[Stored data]
----------
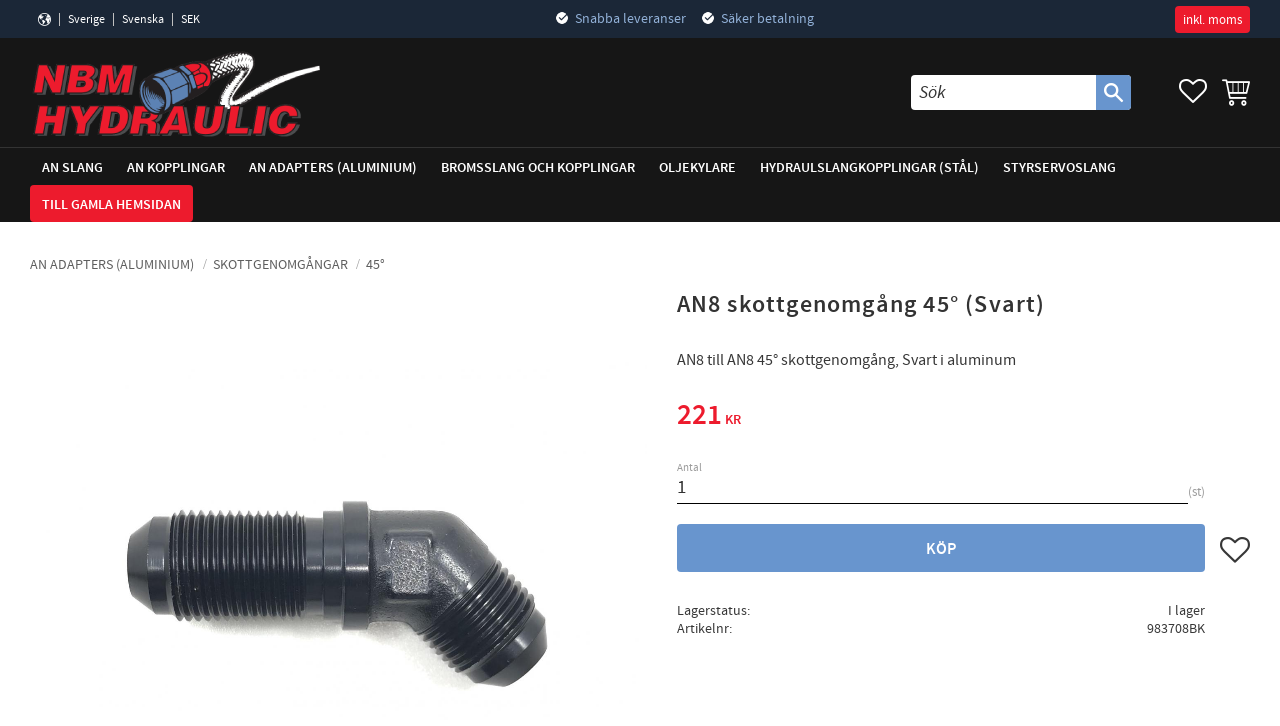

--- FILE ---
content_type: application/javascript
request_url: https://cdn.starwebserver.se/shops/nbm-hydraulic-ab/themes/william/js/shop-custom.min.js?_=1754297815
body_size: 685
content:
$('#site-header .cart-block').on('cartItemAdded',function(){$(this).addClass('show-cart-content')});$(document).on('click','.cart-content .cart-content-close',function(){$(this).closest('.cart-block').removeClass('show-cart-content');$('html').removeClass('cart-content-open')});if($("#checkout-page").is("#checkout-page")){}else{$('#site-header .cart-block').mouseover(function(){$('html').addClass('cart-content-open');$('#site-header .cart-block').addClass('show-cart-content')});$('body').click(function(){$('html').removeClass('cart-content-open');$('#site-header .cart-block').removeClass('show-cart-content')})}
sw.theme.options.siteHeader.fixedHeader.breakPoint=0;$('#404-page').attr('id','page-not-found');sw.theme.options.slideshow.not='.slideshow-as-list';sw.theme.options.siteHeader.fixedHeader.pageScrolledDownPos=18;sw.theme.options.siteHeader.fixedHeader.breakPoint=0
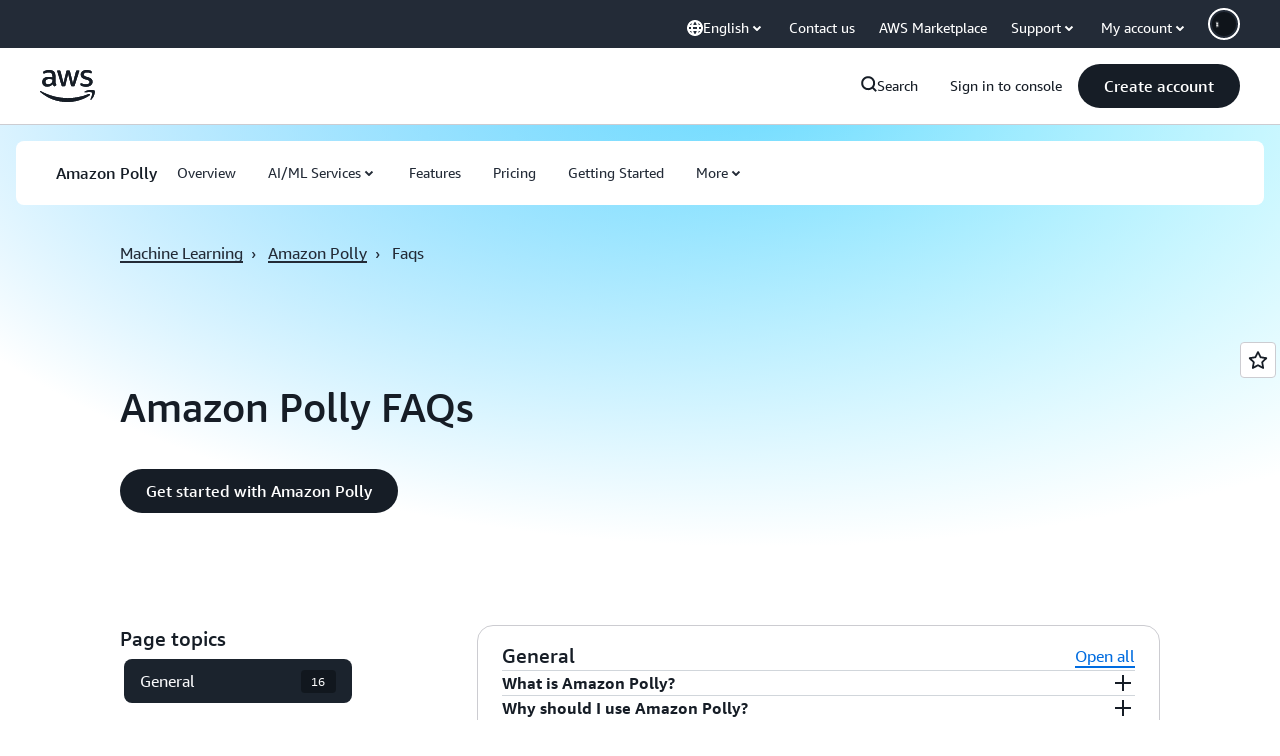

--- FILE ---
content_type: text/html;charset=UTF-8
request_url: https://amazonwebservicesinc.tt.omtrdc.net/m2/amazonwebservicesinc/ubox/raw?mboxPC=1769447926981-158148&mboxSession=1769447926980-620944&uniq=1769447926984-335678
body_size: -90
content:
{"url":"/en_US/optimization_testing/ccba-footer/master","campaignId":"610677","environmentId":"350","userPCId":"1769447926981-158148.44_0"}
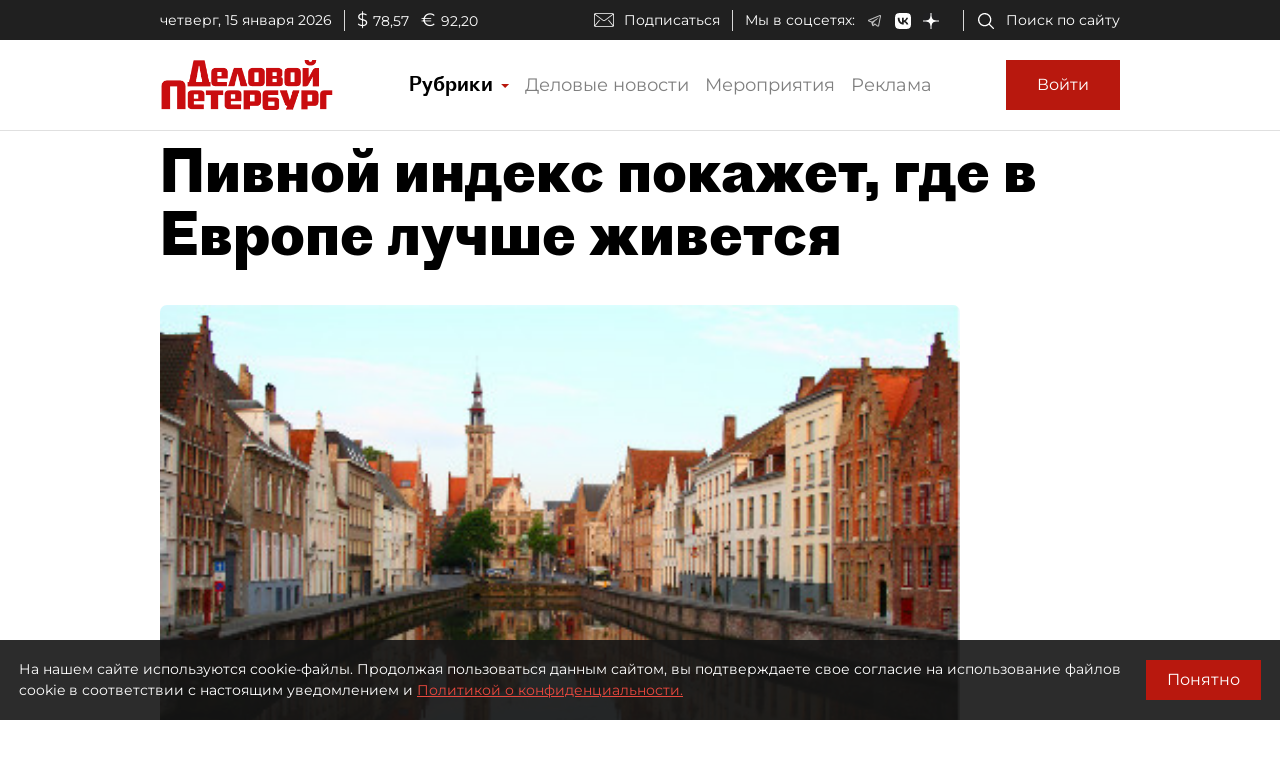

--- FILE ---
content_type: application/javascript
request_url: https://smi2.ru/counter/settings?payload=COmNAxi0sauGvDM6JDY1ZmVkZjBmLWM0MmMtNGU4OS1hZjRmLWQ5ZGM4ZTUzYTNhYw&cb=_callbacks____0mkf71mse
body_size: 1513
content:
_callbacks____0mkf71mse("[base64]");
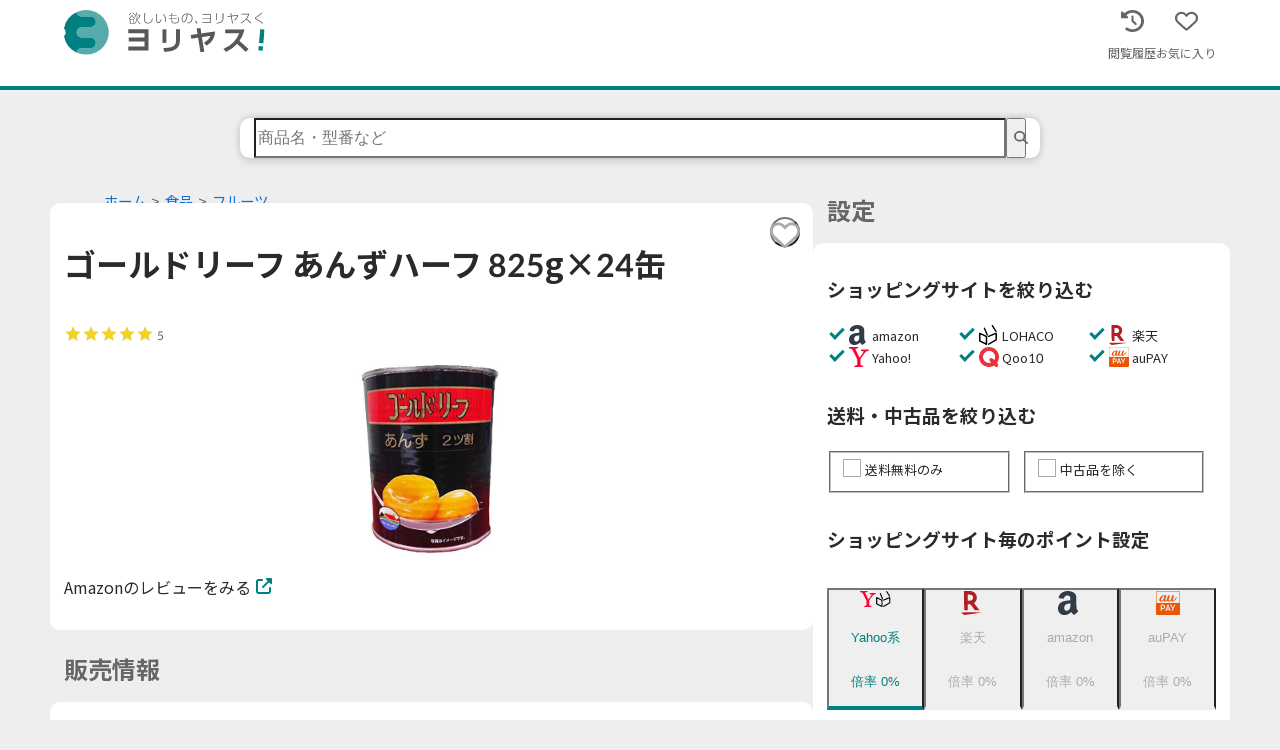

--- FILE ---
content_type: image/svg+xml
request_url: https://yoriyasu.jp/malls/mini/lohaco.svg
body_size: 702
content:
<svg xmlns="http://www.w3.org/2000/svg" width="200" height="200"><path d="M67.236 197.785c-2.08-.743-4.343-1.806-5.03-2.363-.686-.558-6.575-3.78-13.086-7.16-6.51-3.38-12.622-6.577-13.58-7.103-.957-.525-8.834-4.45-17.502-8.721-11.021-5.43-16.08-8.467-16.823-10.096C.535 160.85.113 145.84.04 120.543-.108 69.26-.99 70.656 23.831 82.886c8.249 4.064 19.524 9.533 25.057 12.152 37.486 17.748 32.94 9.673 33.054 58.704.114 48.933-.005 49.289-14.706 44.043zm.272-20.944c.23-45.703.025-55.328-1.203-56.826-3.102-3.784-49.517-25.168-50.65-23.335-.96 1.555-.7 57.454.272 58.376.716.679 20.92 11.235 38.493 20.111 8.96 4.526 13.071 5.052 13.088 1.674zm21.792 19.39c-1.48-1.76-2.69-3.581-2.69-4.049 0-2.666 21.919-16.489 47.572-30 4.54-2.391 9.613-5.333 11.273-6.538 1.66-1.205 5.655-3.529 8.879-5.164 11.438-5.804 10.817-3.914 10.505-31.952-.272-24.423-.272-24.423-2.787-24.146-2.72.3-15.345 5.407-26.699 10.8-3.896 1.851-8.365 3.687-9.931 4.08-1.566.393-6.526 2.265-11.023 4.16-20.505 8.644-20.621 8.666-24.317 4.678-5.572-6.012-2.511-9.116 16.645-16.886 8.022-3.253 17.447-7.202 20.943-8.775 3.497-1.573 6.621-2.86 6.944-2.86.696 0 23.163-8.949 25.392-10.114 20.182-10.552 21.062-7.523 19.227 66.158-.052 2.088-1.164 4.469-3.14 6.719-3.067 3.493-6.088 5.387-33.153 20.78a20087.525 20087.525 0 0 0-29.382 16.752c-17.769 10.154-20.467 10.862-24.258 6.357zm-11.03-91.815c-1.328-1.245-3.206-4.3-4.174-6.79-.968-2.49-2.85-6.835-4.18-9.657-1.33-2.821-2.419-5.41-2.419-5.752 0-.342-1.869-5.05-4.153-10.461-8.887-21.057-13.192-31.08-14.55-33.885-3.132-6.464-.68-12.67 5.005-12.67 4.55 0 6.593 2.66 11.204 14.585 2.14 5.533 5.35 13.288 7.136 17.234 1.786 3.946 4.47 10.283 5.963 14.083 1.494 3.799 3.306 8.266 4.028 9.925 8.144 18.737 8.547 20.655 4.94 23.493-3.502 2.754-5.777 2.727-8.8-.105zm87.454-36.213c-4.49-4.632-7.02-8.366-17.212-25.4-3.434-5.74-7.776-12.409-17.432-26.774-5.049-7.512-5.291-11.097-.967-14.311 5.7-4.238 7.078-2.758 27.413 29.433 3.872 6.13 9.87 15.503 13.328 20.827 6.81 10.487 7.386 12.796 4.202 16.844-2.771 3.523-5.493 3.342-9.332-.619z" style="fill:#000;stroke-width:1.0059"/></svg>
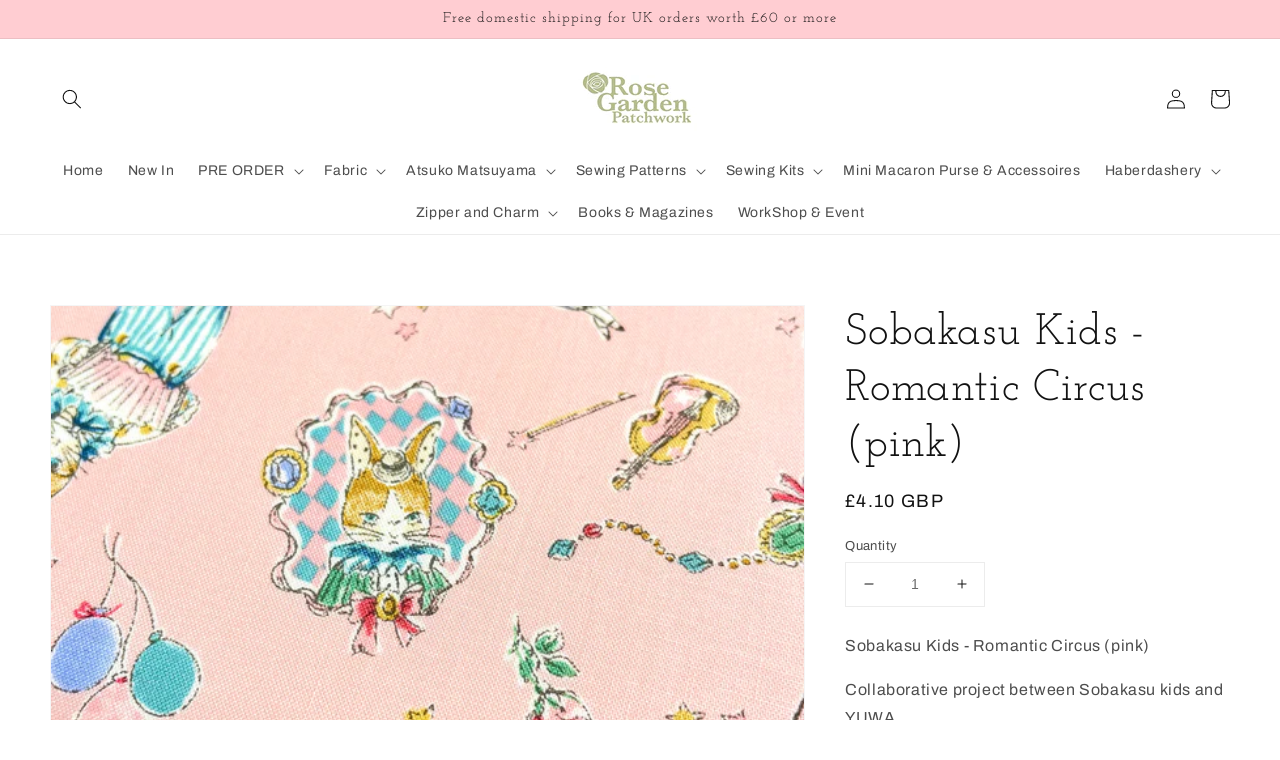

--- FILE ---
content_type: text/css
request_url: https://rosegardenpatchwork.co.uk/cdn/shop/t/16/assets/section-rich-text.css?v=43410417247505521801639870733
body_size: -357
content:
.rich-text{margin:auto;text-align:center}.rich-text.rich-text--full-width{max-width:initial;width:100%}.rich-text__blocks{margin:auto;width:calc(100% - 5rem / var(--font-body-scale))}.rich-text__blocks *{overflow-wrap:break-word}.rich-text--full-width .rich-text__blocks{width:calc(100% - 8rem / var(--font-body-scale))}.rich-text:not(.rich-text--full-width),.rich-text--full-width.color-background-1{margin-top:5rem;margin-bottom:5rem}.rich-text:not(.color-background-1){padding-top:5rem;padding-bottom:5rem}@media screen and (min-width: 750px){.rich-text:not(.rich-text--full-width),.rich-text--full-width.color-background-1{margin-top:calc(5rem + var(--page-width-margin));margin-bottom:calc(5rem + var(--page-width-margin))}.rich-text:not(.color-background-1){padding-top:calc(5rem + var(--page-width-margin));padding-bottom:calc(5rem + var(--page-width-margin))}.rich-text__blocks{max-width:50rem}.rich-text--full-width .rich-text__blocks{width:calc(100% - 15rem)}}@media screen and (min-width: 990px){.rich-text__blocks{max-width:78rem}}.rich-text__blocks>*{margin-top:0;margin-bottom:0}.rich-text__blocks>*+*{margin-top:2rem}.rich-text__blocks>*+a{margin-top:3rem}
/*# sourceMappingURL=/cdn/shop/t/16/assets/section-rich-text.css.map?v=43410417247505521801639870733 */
----------
▶ [Goal of the exercise] Copy from the entries above each line in which the string "section" can be found.

▶ [Answer box]
request_url: https://rosegardenpatchwork.co.uk/cdn/shop/t/16/assets/section-rich-text.css?v=43410417247505521801639870733
/*# sourceMappingURL=/cdn/shop/t/16/assets/section-rich-text.css.map?v=43410417247505521801639870733 */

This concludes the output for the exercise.